- [YOUR ASSIGNMENT]
Only the lines from the top of the data through the one with "scientific name: Petroica australis" are to be written out, each exactly as it stands.

- [DATA UNDER STUDY]
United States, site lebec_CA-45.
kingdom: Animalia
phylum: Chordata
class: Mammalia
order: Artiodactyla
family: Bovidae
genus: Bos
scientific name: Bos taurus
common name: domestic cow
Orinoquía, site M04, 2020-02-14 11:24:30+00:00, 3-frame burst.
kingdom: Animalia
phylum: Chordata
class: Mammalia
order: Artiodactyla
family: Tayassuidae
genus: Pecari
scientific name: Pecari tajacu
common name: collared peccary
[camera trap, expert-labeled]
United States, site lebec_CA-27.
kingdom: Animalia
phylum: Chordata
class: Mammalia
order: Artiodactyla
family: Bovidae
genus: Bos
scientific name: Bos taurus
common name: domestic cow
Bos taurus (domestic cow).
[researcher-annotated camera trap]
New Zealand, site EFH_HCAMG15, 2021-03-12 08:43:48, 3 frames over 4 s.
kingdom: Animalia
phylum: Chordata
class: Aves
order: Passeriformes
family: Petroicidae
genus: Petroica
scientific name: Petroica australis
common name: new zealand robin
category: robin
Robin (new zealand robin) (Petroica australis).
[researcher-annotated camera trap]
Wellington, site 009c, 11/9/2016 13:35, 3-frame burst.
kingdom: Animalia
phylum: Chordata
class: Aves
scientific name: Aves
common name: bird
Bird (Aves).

- [RESPONSE TO THE TASK]
United States, site lebec_CA-45.
kingdom: Animalia
phylum: Chordata
class: Mammalia
order: Artiodactyla
family: Bovidae
genus: Bos
scientific name: Bos taurus
common name: domestic cow
Orinoquía, site M04, 2020-02-14 11:24:30+00:00, 3-frame burst.
kingdom: Animalia
phylum: Chordata
class: Mammalia
order: Artiodactyla
family: Tayassuidae
genus: Pecari
scientific name: Pecari tajacu
common name: collared peccary
[camera trap, expert-labeled]
United States, site lebec_CA-27.
kingdom: Animalia
phylum: Chordata
class: Mammalia
order: Artiodactyla
family: Bovidae
genus: Bos
scientific name: Bos taurus
common name: domestic cow
Bos taurus (domestic cow).
[researcher-annotated camera trap]
New Zealand, site EFH_HCAMG15, 2021-03-12 08:43:48, 3 frames over 4 s.
kingdom: Animalia
phylum: Chordata
class: Aves
order: Passeriformes
family: Petroicidae
genus: Petroica
scientific name: Petroica australis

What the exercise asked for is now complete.